Future challenges include the introduction of vivid porcine tissue, which has not been compromised by the extraction process at the abattoir, or by preservatives. The possible fields of application of the xPULM would increase by the implementation of other, partially also pathological, breathing patterns. The advantages of integrating realistic tissue samples include the possibility of visualising model-machine interactions with ventilation devices to a greater extent. The simulator can then be used for training and testing including the simulation of the patient condition with a physical model where a result of an action is immediately visible, and misuse can result in e.g. tearing of the lung equivalent. The xPULM model can be further applied in simulations for teaching purposes of ventilation where the response and course of action dependent on the change of lung behaviour shall be demonstrated and practised. In medical research, the simulator can be used as an alternative to animal testing.

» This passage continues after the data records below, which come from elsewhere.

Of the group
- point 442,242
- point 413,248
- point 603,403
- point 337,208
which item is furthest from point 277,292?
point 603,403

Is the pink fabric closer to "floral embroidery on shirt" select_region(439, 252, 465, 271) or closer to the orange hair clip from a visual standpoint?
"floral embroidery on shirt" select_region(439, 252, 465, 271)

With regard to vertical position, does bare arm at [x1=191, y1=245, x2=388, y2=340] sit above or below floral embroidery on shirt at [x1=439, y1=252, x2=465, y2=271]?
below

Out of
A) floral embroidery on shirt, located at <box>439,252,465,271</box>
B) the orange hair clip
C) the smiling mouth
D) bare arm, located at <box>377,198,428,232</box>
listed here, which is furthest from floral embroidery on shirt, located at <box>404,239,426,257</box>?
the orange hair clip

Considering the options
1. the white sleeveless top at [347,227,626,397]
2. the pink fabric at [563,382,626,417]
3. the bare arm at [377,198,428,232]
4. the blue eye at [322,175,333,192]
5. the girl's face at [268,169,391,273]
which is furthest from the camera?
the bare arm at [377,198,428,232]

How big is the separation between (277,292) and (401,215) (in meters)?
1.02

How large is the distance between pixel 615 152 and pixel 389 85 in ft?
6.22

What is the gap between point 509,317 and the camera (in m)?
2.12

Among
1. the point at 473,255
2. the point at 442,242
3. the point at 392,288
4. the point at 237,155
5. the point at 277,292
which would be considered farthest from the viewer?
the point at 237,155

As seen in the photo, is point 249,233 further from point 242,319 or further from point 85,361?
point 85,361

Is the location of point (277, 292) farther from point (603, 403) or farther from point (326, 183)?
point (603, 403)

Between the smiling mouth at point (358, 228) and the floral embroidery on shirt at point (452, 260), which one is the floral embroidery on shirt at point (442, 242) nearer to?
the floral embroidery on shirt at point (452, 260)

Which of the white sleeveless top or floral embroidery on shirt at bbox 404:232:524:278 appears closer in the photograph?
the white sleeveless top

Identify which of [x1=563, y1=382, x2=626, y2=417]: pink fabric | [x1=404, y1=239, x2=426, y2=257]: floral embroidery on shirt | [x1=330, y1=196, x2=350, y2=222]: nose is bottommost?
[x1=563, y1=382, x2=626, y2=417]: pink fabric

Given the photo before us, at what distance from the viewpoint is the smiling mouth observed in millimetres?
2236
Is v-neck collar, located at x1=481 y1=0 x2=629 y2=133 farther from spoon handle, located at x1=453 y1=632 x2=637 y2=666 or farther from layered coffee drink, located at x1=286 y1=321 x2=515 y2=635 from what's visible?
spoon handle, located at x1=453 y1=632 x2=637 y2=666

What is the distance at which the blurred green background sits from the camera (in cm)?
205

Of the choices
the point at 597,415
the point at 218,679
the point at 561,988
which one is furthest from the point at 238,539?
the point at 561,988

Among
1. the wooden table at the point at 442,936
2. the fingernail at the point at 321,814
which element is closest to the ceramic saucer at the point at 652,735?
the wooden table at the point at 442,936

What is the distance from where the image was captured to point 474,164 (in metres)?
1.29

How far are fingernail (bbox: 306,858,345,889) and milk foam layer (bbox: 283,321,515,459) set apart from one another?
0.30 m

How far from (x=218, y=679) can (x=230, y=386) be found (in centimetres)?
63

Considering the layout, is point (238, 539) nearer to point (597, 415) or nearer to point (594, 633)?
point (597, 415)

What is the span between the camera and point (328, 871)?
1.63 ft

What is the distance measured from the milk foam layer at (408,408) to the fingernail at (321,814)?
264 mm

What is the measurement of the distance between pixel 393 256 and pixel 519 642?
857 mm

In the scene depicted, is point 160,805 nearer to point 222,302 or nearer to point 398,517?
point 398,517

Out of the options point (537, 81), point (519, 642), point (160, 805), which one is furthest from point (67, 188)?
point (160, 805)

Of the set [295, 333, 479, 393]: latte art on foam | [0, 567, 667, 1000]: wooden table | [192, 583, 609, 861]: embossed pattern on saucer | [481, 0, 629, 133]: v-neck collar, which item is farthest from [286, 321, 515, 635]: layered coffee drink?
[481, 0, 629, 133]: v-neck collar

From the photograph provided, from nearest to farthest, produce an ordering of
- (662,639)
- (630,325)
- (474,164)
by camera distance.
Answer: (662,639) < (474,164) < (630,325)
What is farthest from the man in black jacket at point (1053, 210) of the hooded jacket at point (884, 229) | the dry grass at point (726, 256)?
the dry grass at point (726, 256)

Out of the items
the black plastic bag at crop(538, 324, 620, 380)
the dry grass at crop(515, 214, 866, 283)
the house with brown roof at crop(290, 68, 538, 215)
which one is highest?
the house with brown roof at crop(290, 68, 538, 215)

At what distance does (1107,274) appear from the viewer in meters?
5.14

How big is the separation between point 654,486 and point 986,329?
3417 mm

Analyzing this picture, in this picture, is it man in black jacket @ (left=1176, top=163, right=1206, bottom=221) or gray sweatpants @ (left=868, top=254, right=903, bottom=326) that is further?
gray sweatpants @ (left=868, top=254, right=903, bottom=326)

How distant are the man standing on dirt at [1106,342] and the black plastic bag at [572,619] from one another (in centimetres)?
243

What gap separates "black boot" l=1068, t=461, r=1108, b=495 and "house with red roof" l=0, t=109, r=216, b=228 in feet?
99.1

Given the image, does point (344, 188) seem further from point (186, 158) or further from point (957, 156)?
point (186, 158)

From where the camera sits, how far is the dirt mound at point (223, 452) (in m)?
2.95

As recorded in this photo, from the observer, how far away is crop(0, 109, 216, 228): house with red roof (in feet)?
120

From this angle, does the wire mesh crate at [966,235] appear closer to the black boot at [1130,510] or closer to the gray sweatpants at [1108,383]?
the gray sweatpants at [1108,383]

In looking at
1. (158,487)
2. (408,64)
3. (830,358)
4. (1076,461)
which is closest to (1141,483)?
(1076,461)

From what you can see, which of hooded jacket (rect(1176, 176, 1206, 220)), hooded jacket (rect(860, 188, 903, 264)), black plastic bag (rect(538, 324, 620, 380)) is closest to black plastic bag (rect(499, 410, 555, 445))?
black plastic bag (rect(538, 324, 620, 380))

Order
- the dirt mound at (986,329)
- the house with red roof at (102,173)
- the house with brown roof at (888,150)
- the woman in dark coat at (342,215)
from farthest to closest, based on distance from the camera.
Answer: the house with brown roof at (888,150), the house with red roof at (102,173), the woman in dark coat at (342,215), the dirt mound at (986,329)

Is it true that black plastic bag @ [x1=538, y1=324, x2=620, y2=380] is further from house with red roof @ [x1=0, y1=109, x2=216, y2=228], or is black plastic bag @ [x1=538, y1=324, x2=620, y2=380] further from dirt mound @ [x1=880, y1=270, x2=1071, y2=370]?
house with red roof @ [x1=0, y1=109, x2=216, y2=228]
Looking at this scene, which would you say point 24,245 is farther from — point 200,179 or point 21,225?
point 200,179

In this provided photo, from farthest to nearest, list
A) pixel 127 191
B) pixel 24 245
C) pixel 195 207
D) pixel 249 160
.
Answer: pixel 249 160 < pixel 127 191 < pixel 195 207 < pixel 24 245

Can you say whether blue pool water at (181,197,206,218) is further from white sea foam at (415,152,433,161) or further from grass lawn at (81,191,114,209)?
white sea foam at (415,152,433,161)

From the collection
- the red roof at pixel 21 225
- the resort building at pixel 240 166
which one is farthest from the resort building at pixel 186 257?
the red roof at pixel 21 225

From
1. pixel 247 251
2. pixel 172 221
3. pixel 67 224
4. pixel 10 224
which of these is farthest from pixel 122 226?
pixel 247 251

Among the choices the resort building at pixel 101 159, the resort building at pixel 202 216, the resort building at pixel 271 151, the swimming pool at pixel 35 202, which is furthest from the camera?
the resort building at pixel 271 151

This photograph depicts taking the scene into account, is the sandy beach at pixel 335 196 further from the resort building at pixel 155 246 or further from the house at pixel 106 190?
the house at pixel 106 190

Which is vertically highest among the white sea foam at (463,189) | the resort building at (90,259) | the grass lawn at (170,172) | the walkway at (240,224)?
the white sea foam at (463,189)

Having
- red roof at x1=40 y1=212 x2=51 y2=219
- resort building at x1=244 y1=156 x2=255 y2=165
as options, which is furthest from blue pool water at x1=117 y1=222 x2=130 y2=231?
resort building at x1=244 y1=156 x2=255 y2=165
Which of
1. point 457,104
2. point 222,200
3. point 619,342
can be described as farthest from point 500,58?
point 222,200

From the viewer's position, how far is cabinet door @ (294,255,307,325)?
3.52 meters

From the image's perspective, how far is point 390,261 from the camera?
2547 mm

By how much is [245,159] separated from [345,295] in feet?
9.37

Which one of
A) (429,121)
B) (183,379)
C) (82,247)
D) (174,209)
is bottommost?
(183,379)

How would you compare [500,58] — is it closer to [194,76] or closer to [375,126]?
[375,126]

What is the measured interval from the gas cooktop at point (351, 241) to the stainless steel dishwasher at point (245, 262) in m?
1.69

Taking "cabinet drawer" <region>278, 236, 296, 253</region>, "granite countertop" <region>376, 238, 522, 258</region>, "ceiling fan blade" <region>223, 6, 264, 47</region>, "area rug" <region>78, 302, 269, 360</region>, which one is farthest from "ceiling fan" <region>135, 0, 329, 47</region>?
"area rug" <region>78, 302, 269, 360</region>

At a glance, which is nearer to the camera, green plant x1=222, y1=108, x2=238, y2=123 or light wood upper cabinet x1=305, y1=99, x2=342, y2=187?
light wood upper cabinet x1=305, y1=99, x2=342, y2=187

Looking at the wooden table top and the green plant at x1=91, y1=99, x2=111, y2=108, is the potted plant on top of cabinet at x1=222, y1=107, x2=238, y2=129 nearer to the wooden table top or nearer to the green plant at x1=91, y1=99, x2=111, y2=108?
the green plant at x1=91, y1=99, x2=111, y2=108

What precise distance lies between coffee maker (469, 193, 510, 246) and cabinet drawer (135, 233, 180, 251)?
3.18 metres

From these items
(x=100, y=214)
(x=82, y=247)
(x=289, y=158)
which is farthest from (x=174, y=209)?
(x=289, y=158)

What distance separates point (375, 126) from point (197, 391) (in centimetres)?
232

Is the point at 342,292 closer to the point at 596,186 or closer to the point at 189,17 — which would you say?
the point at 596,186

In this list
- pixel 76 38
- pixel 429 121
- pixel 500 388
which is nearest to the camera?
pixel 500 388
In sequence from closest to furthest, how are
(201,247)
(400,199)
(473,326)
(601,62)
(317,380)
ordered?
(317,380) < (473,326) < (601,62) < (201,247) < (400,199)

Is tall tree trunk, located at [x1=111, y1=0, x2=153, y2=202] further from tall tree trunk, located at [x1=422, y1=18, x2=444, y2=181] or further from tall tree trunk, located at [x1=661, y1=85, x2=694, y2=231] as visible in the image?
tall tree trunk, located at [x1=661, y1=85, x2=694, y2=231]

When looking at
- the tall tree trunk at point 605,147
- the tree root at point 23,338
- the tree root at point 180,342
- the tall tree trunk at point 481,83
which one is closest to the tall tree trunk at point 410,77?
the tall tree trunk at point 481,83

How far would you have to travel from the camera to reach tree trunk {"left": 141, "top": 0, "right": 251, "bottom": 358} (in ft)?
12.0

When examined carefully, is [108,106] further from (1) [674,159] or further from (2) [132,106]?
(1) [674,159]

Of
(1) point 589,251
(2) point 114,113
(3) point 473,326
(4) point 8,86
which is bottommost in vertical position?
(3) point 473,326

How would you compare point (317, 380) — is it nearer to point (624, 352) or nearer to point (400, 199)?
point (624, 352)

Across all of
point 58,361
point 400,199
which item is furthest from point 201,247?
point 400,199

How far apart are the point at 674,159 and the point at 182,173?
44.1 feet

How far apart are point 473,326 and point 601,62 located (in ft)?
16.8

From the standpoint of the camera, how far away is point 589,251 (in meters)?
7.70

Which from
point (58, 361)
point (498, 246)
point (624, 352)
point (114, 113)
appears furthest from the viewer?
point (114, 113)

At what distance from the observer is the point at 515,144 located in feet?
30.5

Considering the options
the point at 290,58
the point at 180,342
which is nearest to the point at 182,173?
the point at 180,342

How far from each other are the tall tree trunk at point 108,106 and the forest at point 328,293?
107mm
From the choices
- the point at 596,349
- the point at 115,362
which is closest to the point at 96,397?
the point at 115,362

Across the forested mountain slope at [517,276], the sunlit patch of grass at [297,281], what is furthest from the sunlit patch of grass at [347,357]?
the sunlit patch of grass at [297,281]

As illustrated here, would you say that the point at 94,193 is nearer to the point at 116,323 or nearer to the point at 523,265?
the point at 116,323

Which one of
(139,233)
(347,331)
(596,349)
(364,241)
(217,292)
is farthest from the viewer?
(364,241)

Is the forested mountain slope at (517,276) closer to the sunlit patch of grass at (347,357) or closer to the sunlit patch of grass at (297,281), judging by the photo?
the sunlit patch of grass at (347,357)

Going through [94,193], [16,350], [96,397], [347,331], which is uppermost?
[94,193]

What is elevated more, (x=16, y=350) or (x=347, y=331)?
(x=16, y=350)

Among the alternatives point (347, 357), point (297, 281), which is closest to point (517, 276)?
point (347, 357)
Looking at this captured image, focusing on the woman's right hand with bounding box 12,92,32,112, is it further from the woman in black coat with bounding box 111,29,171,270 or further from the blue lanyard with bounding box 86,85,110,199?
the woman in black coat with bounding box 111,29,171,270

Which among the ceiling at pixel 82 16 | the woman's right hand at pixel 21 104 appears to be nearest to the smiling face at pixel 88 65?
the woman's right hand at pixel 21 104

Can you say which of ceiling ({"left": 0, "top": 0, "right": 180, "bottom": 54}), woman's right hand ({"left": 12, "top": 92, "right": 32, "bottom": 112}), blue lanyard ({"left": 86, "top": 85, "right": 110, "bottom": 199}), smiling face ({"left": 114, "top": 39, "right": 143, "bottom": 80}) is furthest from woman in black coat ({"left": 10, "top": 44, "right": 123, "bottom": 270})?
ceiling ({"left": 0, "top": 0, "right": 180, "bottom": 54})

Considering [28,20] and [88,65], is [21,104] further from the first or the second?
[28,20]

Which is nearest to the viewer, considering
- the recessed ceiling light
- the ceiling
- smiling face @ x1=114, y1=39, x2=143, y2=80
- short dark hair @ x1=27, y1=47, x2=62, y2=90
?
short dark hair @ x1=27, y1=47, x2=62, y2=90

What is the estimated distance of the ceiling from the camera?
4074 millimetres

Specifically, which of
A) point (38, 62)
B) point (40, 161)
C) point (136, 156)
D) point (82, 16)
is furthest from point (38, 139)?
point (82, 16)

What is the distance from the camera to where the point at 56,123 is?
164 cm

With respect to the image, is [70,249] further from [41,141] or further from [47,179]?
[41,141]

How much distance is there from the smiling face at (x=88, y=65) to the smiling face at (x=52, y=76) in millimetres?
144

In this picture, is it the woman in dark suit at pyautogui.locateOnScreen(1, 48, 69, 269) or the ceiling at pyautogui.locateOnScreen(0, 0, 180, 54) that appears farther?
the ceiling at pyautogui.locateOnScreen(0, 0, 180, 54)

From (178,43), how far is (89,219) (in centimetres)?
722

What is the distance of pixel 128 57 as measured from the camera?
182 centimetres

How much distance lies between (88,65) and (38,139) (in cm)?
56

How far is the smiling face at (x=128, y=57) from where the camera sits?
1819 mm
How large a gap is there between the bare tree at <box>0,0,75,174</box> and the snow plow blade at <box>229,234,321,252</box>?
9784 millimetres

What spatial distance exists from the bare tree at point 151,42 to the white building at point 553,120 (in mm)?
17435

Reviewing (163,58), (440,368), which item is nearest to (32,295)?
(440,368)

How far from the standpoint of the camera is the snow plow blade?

In order to provide an overview of the characteristics of introduced lung equivalents, further measurements will focus on PV loops at low flow rates within the physiological volume range. By these means, different lung conditions can be evaluated and characterised for further breathing simulation. These may include combinations of adult and children lung capacities with or without restrictive and/or obstructive pathologies. The adaptability of the breathing simulation parameters coupled with the use of different lung equivalents represents an important advancement towards anatomically realistic modelling of the respiratory system.

Conclusion

The xPULM simulator represents a new approach to the respiratory system behaviour modelling, combining the techniques of in-silico, ex-vivo and mechanical models. More specifically the in-silico part is represented by the mathematical model, the ex-vivo component is included by using the primed porcine lung, whereas the mechanical model is the xPULM simulator setup itself. Construction of the simulator has been inspired by the functionality of the human respiratory system under physiological conditions and adapts a key concept of moving the air into and out of the lungs due to the pressure gradient between the atmosphere and the thoracic cavity. Measurements of the simulated sinusoidal breathing patterns demonstrate high reproducibility and stability of the system for all five tested tidal volumes at four breathing frequencies. The respiratory simulations were conducted with simplified lung equivalent and primed porcine lungs. Influence of a lung equivalents’ mechanical properties on flow and pressure characteristic represents processes naturally occurring during the human respiration cycle. This is especially applicable for a primed porcine lung where the extraction process requires increased attention. The results show that the xPULM simulator is capable of reliably capturing the flow and pressure changes for a range of physiological tidal volumes and frequencies with multiple lung equivalents and during sinusoidal breathing simulations.